In the 16th century, Venetian manuscripts describe the walls of the ancient city, with circular bastions, and other fortifications, as existing upon a lofty mountain, nearly in the centre of the island. Numerous vestiges of ancient structures, tombs, and broken marbles, are seen, as well as an immense arch of an aqueduct, by which the water was carried across a deep valley by means of a large marble channel.

The harbor of Chersonesos served as the port for Lyktos trade.

The town of Arsinoe belonged to Lyktos during the Hellenistic period, according to Stephanus of Byzantium, although its location is far from certain. Some scholars locate this Arsinoe (Crete) at the site of the older city of Rhithymna (although it is rather far from Lyktos). Others place it near the village of Malia, at Chersonesos above, or elsewhere in the territory of Lyktos.

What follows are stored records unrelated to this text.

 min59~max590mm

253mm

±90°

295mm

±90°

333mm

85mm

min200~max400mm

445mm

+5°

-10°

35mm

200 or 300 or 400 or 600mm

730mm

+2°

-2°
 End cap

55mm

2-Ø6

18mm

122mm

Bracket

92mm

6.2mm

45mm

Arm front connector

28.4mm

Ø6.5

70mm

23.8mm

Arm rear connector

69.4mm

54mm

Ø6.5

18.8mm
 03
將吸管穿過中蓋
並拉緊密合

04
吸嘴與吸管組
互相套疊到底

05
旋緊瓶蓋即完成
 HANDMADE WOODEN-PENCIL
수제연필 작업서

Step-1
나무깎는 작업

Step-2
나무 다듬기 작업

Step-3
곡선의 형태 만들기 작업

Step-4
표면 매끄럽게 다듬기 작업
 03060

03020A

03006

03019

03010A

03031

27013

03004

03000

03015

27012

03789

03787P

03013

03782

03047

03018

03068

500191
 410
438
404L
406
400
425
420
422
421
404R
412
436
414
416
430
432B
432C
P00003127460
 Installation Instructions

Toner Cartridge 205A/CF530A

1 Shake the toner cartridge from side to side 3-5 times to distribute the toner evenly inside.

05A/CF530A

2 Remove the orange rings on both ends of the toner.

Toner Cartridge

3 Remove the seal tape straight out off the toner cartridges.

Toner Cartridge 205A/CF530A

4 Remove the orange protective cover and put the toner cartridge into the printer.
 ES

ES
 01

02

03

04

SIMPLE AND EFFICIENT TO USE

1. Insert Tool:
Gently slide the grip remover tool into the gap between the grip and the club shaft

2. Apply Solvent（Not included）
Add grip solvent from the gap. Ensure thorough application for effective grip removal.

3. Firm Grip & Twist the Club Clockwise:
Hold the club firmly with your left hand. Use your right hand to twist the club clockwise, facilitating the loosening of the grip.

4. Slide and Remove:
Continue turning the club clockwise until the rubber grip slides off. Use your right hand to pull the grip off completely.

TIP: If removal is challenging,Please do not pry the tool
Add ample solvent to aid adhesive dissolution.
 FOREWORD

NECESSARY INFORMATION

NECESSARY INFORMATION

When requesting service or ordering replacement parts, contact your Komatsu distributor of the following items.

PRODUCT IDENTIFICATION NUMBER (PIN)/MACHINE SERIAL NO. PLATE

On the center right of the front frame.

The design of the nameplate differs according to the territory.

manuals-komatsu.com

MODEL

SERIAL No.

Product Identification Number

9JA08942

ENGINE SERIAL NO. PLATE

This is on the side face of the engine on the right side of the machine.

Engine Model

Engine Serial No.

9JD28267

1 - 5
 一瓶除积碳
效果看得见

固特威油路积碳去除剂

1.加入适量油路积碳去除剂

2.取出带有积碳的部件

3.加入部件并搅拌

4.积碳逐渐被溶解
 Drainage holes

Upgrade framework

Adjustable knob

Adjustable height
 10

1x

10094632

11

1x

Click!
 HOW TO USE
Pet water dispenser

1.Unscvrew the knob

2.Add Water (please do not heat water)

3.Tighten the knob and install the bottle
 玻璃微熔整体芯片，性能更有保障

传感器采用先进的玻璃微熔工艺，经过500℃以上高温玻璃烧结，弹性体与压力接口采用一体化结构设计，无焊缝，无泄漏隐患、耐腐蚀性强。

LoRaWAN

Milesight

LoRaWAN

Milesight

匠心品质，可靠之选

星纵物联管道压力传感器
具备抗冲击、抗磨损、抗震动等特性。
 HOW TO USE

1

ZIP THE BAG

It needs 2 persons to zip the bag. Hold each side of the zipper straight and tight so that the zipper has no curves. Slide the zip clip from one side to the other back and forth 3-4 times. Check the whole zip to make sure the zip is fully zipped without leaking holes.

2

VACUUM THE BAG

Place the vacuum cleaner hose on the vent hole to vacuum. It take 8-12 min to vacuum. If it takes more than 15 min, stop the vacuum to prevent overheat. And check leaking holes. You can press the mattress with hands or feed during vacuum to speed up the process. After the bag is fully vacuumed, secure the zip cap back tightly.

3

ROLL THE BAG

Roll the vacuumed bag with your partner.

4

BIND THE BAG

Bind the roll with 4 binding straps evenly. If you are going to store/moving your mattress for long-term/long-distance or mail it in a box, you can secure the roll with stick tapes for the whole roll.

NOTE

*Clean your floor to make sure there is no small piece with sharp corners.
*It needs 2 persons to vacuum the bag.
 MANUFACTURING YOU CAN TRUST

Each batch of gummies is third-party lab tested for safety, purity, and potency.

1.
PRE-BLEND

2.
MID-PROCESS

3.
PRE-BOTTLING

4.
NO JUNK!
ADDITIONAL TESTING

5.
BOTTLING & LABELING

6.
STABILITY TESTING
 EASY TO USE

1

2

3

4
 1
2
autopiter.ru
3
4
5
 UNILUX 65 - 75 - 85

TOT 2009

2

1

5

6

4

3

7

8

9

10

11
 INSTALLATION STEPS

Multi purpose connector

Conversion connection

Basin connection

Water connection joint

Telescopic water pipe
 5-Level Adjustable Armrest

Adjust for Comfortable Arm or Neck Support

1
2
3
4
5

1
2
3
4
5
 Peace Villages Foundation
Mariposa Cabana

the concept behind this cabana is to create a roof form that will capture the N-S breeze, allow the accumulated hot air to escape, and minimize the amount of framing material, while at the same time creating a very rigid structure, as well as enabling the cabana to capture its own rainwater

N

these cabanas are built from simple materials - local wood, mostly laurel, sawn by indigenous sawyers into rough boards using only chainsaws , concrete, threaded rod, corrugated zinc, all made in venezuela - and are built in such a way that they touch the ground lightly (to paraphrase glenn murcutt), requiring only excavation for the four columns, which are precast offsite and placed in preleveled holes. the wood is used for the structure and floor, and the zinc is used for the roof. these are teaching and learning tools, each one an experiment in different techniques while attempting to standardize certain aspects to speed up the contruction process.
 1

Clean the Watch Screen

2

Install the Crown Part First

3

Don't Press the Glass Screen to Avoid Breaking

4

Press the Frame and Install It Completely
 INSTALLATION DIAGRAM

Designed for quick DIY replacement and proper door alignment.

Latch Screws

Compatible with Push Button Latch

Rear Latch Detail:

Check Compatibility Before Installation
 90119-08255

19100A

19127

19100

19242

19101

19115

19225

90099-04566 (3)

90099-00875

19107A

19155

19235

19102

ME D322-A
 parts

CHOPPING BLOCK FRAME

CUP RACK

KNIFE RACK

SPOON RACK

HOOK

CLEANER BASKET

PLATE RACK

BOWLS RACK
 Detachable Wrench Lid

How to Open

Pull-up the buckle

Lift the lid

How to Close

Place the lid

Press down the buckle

The decoration of the coins issued at Lyktos is usually an eagle flying, with the inscription "ΛΥΤΤΙΩΝ" ("of the Lyttians").

==Modern history==
Before unearthing Knossos, Arthur Evans intended to excavate Lyktos but did not succeed in obtaining the necessary permits. As of 2022, only a small part of the site has been systematically excavated. A new five-year research program commenced in 2021, the Lyktos Archaeological Project, whose first year yielded significant findings the most important of which was a headless marble statue of Hadrian.